Problem requirements → From the broadcasting standards excerpt below, return everything from "Broadcaster's Response to" down to "saved her life.", copied word for word.

Document excerpt →

=== Begin Enclosure ===

9b When scheduling AO material to commence at 8.30pm, broadcasters should exercise discretion to ensure that the content which led to the AO rating is not shown soon after the watershed.
9c Broadcasters should have regard to the fact that children tend to stay up later than usual on Friday and Saturday nights and during school and public holidays and, accordingly, special attention should be given to providing appropriate warnings during these periods.
Broadcaster's Response to the Complainant
 TVNZ stated that Eyes Wide Shut was described in pre-publicity as being classified “Adults Only” and that the plot-line was described by the Listener as “an artful rendering of sexual jealousy” featuring a “highly stylised and bizarre cult society...”.
 The broadcaster noted that there was one scene in which a woman had taken a drug overdose at a party and was shown naked. It maintained that this scene was important to the plot, as it was this woman who saved Bill at the sex party and the reason she gave for doing so was that he had saved her life.
 TVNZ contended that “none of the strong adult material in the movie happens until after 9pm (including the use of the ‘f-word’)”. It noted that the sex party scene occurred at 9.58pm and argued that the sex scenes were “very stylised” and lasted only two minutes.
 The broadcaster stated that the movie was not “shown for general viewing” and pointed out that it was classified AO, was broadcast at 8.30pm and was preceded by a warning. It contended that 8.30pm was not considered to be within “children’s normally accepted viewing time” and that it was permitted to screen AO material after this time “even on weekends and during school holidays”

=== End Enclosure ===

Supplied entries →
=== Begin Enclosure ===

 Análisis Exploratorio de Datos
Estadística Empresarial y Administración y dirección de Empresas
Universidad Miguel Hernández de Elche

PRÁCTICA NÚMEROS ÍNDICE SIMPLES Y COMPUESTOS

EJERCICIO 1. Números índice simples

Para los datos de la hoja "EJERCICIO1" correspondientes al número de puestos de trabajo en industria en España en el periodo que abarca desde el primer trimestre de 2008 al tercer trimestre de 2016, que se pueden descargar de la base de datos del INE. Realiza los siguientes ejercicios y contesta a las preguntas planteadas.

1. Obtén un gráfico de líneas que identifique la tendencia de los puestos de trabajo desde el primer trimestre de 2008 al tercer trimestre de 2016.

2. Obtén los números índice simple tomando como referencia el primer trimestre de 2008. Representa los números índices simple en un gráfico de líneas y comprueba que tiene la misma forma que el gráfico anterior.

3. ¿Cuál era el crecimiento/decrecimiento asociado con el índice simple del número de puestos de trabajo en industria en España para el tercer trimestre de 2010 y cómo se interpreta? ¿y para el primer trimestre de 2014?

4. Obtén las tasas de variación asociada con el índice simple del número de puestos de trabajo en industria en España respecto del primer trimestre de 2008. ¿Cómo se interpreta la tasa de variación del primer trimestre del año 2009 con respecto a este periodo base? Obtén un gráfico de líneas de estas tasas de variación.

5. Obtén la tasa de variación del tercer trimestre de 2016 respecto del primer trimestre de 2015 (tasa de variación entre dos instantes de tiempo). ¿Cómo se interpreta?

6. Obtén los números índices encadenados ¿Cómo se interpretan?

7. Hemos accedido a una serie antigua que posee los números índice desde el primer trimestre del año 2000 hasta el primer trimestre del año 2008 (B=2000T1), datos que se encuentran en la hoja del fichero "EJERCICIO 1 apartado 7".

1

=== End Enclosure ===

Finished task →
Broadcaster's Response to the Complainant
 TVNZ stated that Eyes Wide Shut was described in pre-publicity as being classified “Adults Only” and that the plot-line was described by the Listener as “an artful rendering of sexual jealousy” featuring a “highly stylised and bizarre cult society...”.
 The broadcaster noted that there was one scene in which a woman had taken a drug overdose at a party and was shown naked. It maintained that this scene was important to the plot, as it was this woman who saved Bill at the sex party and the reason she gave for doing so was that he had saved her life.